Make sure you give time for your teams to adjust to these new implications before advancing towards chargeback—which assigns charges to anyone utilizing those services. Once teams have direct financial responsibility for their actions, behavior changes rapidly.
In a time where transparency has arguably never mattered more, showing—not just telling—teams what they can do to improve both their performance and cost efficiencies, and how their actions ultimately contribute to the company’s bottom-line, is the only way to successfully build a culture of financial responsibility.
Build an action plan (start with these steps)
With everything going on in the world today, with all the new distractions for your remote and distributed workforce, your company’s evolving business strategies, the shift in day-to-day operations—all this to say nothing of the changes in your personal life—it would be ignorant for me to assume that developing your CFM function is at the top of your priority list. I would understand if your initial reaction was to put this on the back burner, turning your attention to focus on keeping those teams and projects deemed ‘business-critical’ afloat. But that’s the importance of a developed CFM function… it’s success is crucial to the success of your organization as a whole.
To be clear, building a successful CFM won’t happen tomorrow or next week. This isn’t a project that just happens overnight, its creation needs to be purposeful to ensure a strong foundation, as well as collaborative and cross-functional so that it represents all facets of your business. But that doesn’t mean you can’t—and more importantly shouldn’t—start now. Even as stakeholders from across your organization work to balance computers and kids on their laps, you can be taking the necessary next steps to transform the way your organization manages its cloud finances.
Here’s an action plan to help you get started:
1. Establish. Kickstart your program with a well-defined charter. For example, identifying key stakeholders, cloud services to use, cloud budget, and strategy on improving financial transparency, etc. can all happen right this second.
2. Collaborate. Form a cross-functional team that includes members from engineering, finance, and management teams (at the very least).
3. Partner. Identify a proven cloud management platform to serve as a trusted partner.

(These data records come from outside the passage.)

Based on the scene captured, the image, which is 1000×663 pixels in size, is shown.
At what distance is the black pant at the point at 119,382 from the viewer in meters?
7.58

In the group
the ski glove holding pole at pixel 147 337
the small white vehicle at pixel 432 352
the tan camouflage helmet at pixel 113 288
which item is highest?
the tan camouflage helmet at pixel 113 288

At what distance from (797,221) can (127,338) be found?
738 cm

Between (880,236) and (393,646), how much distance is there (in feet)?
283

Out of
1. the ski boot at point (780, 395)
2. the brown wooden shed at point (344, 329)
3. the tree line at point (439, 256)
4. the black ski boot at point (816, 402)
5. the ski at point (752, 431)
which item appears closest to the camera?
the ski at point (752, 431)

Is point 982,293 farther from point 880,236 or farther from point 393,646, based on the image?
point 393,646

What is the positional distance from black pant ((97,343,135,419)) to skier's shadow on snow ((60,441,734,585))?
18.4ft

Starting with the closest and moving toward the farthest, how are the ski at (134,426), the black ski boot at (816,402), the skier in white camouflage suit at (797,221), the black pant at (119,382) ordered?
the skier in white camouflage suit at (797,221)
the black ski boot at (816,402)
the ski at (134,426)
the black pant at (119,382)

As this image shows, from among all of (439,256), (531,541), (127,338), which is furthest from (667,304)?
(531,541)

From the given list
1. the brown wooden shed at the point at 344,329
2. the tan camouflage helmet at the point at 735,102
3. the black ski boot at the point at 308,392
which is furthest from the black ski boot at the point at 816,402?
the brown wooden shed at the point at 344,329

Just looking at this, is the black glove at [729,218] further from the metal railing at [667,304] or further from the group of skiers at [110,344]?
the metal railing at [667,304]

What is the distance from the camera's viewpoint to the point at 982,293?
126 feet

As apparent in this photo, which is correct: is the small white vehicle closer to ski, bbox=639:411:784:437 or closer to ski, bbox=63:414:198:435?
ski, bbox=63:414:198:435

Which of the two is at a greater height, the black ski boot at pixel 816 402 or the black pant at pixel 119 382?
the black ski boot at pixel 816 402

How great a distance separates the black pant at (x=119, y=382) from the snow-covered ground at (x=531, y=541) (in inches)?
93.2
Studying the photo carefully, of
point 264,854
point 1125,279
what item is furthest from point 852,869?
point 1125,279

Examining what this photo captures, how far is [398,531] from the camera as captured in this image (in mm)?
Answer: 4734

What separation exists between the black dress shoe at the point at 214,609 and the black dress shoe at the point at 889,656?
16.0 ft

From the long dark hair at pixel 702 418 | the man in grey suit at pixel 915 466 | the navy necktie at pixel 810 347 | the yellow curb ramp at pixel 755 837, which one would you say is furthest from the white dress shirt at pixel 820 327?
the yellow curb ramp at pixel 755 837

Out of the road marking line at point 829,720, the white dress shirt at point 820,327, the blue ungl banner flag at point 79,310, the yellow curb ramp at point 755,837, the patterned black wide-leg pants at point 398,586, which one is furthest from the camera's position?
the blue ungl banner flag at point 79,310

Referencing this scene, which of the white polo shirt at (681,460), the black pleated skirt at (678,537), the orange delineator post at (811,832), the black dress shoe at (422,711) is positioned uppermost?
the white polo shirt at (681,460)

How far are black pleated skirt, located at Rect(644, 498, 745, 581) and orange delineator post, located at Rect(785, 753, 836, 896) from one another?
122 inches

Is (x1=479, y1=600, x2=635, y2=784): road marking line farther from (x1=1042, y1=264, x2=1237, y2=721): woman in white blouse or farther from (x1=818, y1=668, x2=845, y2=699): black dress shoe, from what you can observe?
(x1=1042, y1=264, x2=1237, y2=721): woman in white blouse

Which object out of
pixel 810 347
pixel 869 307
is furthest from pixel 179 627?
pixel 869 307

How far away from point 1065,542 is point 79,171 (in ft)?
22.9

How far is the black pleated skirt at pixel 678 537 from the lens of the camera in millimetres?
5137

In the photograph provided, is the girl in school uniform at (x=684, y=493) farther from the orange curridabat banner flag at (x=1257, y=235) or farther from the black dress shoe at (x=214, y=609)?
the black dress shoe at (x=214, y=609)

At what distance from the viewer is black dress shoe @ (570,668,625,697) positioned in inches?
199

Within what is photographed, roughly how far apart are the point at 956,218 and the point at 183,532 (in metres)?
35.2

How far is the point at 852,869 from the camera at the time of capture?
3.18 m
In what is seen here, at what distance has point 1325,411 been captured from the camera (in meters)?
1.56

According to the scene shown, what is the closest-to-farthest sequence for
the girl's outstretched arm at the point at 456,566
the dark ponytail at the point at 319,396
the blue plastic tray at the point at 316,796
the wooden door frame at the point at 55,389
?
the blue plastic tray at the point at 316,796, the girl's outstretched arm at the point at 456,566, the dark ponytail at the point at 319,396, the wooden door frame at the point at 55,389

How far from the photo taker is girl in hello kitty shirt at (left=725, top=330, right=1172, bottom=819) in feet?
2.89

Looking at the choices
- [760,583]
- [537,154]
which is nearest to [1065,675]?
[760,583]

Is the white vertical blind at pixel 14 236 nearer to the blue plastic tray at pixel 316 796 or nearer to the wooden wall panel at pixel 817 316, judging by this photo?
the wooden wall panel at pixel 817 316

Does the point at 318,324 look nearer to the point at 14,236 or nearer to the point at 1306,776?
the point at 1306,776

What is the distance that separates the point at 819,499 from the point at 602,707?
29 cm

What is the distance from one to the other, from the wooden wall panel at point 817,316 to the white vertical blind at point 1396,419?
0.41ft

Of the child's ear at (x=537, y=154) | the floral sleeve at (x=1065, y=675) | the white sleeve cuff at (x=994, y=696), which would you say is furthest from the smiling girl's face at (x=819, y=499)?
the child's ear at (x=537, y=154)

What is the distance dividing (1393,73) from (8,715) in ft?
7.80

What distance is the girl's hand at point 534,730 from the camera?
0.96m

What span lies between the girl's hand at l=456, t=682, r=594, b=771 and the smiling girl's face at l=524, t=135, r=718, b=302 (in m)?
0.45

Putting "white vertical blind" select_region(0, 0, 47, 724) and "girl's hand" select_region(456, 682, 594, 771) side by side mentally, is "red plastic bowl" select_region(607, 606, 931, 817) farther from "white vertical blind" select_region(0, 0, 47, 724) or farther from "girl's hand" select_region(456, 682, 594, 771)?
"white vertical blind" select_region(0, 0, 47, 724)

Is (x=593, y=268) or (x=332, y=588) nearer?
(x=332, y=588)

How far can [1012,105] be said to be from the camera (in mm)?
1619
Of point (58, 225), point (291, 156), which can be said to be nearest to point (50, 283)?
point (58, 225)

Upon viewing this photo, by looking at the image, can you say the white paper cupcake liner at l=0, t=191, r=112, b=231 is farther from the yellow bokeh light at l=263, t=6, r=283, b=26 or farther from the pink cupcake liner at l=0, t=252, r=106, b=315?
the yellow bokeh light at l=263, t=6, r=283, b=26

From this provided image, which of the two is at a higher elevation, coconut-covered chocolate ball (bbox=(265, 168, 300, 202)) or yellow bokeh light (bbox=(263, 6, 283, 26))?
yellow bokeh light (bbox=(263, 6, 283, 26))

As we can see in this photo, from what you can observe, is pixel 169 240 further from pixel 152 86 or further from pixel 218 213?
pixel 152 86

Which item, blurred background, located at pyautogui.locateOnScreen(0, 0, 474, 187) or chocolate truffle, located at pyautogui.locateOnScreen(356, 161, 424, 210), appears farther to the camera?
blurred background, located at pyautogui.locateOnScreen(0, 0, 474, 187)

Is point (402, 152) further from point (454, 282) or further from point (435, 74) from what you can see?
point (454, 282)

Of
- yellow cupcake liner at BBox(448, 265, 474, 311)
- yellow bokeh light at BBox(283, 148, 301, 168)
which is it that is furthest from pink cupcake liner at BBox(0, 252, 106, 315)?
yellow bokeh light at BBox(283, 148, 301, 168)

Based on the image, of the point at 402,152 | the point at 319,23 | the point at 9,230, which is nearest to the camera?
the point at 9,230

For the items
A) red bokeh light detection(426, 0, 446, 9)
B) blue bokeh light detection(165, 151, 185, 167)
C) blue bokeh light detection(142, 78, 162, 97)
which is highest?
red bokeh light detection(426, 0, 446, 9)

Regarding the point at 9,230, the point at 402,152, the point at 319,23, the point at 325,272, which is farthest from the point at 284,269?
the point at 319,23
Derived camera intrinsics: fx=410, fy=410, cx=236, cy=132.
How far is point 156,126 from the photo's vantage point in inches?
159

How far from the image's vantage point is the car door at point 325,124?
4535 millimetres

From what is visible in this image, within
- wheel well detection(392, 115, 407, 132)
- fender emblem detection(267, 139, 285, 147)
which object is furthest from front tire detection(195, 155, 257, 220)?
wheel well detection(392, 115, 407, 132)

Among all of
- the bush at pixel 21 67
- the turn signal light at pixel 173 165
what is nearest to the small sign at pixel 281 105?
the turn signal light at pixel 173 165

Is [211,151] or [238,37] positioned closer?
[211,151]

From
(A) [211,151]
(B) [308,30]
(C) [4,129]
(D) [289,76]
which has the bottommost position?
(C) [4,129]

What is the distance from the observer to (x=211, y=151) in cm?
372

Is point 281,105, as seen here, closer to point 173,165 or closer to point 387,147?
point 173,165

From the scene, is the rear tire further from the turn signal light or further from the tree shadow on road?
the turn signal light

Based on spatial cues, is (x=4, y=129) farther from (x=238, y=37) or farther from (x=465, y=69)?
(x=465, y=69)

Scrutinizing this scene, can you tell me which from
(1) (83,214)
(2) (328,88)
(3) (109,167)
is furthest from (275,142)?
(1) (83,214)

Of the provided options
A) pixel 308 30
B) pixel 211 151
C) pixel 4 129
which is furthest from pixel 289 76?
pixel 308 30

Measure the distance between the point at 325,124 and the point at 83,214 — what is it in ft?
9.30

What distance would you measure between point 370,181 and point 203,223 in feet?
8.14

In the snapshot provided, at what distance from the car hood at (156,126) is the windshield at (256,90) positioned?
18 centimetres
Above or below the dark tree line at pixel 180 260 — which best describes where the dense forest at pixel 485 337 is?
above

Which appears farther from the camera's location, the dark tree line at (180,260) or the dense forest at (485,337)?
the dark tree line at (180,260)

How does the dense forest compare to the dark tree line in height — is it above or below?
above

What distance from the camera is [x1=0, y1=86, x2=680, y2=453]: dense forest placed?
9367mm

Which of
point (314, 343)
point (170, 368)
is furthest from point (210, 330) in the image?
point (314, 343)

4. Measure. Establish KPIs to track progress and report out to stakeholders (we’ve got a list of KPIs you should be tracking at each stage of your cloud journey here). Ensure you are getting the right data to your users.
5. Document. Build a library of best practices and processes to be adopted across teams. Share what’s been successful (and perhaps what’s failed) to other teams across your company so they can follow in your footsteps.
6. Automate. Manual optimization is not scalable at the speed of cloud growth and change. Start by identifying where teams are spending their time and investigate how automated governance policies can free up their workloads.
Start right now
Agility, flexibility of costs, and innovative technology are some of the primary reasons you went to the cloud in the first place. The cloud can enable you to reap immense benefits, many of which help improve the experience of both your customers and your internal teams and process. But in a time like this, where economic uncertainty lingers around the corner, the cloud might be the greatest lifejacket your organization has—as long as you’re able to manage it.